You may feel like all of your attempts to help, support, or calm your child have failed. You may feel hopeless, helpless, lost. You may know exactly what they are going through but have no idea how to help them. You may recognize the diagnosis but not the behaviors. This isn’t because you haven’t tried enough, worked hard enough, or researched enough. It isn’t because your child’s case is too difficult for help, it isn’t because the diagnosis is wrong, and it is definitely not because you can’t help. It’s simply because your child’s anxiety is not identical to yours.
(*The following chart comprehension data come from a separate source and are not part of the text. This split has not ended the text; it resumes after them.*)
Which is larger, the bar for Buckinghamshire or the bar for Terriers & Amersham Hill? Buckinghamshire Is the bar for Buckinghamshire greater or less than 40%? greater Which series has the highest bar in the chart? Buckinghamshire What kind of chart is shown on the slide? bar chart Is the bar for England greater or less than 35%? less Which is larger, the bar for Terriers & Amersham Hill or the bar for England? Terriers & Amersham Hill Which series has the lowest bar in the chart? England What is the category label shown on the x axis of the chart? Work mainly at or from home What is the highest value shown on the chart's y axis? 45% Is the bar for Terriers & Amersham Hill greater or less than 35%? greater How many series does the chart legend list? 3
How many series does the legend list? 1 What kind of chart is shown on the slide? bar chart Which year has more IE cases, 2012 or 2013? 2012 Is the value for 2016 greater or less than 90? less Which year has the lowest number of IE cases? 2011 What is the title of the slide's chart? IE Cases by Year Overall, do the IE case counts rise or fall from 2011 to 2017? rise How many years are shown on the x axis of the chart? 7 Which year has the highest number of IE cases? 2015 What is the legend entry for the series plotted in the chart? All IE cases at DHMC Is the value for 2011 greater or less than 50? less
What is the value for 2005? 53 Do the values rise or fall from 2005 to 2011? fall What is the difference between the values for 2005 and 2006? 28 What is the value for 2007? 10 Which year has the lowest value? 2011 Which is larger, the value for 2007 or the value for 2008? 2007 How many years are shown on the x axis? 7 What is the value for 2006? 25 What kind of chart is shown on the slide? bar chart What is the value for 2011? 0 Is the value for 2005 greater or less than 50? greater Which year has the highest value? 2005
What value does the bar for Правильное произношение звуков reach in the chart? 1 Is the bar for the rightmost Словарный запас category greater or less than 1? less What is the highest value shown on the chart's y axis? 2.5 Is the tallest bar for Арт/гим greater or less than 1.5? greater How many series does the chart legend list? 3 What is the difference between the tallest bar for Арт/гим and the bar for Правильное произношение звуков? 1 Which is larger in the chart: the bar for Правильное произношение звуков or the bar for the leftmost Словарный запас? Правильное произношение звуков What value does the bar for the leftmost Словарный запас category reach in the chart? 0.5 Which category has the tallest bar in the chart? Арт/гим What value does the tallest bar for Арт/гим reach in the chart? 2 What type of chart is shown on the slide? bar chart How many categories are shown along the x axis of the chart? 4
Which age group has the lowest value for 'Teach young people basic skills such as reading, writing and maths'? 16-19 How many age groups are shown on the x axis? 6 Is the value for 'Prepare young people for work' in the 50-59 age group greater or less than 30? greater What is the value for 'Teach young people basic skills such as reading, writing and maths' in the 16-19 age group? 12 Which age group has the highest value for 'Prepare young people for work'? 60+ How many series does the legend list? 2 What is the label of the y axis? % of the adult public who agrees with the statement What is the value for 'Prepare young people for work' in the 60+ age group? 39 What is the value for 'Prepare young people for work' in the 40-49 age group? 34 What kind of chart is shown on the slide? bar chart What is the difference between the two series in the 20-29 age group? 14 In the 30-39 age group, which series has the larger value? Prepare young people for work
So how can you help? What good is this shared anxiety if you can’t call upon it to help and relate to your child? Is there anything you can do?
Your experience being an anxious parent is invaluable to your anxious child. While what helps you may not help them, your empathy and understanding are equally as important. Often, and especially with young children, anxious kiddos lack the understanding of what they’re experiencing, lack the words or knowledge to recognize that what they’re experiencing has a name. They don’t know why they’re afraid, why they’re on edge, or why they’re different. But you do.
Sharing your own battle with similar feelings not only validates their experience, it comforts them that they are not alone. By coming from a place of understanding, you can guide your child through what they are feeling, put names to reactions or thoughts. You know that kids aren’t too young for anxiety and you know that telling someone to calm down doesn’t help. You know when help is needed. Because you know how anxiety feels and how very real it is, you know when to push and when not to. You know that if your child says a situation is too much, it’s too much. While you may not be able to anticipate their thresholds and triggers, you know how to ask, and are more able than anyone to help protect them.
Talk with your anxious child, but be sure to listen more than speak. Ask them to describe their feelings, their fears, how their body feels in response. Give them the opportunity to speak up on their own behalf, help them name the things they’re feeling. Share that you have similar feelings and encourage them that they’re not broken, wrong, or weird. Help them come up with plans for situations that may prove triggering, and remember to come up with your own for the times your child’s anxiety becomes too much for you to bear. You are their greatest advocate and most understanding confidante, someone who can empathize and empower.
Remember to shy away from phrases such as, “If I can beat this, so can you,” or “I never felt that way.” Never tell your child that you completely understand, because while you may relate, remember that your experiences, your anxieties, are not identical. Validate their feelings no matter how much they may stray from your own. You don’t have to replicate it to understand it, you only have to believe and comfort, listen and defend. Never compare your experiences or suffering, never diminish their struggle by holding it up next to yours.
You cannot cure your child’s anxiety. What worked for you may not always work for them. You will absolutely have your own struggles and may, at times, find that your child’s anxiety increases your own. But you are their very best advocate, a tool that not many have to utilize. Your experience gives them more than what you had, perhaps even more than what you wish you’d had for yourself. As an anxious parent to an anxious child, you have the opportunity to guide and defend your child in the best way possible, to give them a head start in this long journey. You have the chance to offer help to your child, to lessen the severity of their pain. You, anxious parent, have the chance to give them what you’d wish you’d had – understanding.